Task directions » For this exercise, copy exactly only the lines from the one containing "ハリオ フィルターインボトル - レッド -750ml【HARIO】" to the final line of the material below, without the pictures.

Data section »
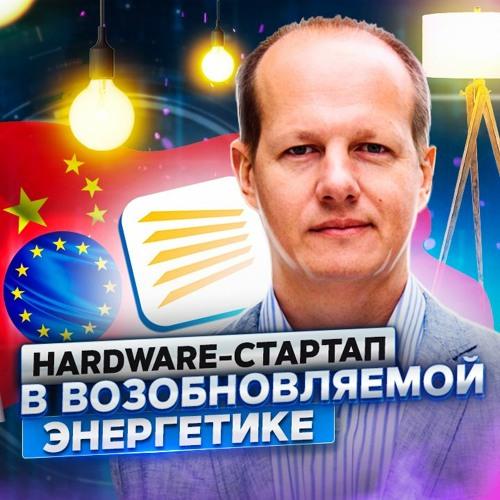 75. Евгений Эрик, SolarGaps. Как запустить hardware-стартап в сфере возобновляемой энергетики?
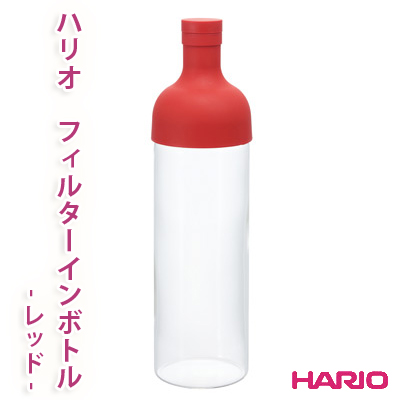 ハリオ フィルターインボトル - レッド -750ml【HARIO】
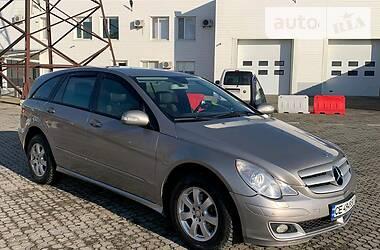 Mercedes-Benz R 300 2007 в Черновцах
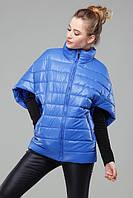 Женская демисезонная куртка Джаннат Nui Very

Written solution »
 ハリオ フィルターインボトル - レッド -750ml【HARIO】
 Mercedes-Benz R 300 2007 в Черновцах
 Женская демисезонная куртка Джаннат Nui Very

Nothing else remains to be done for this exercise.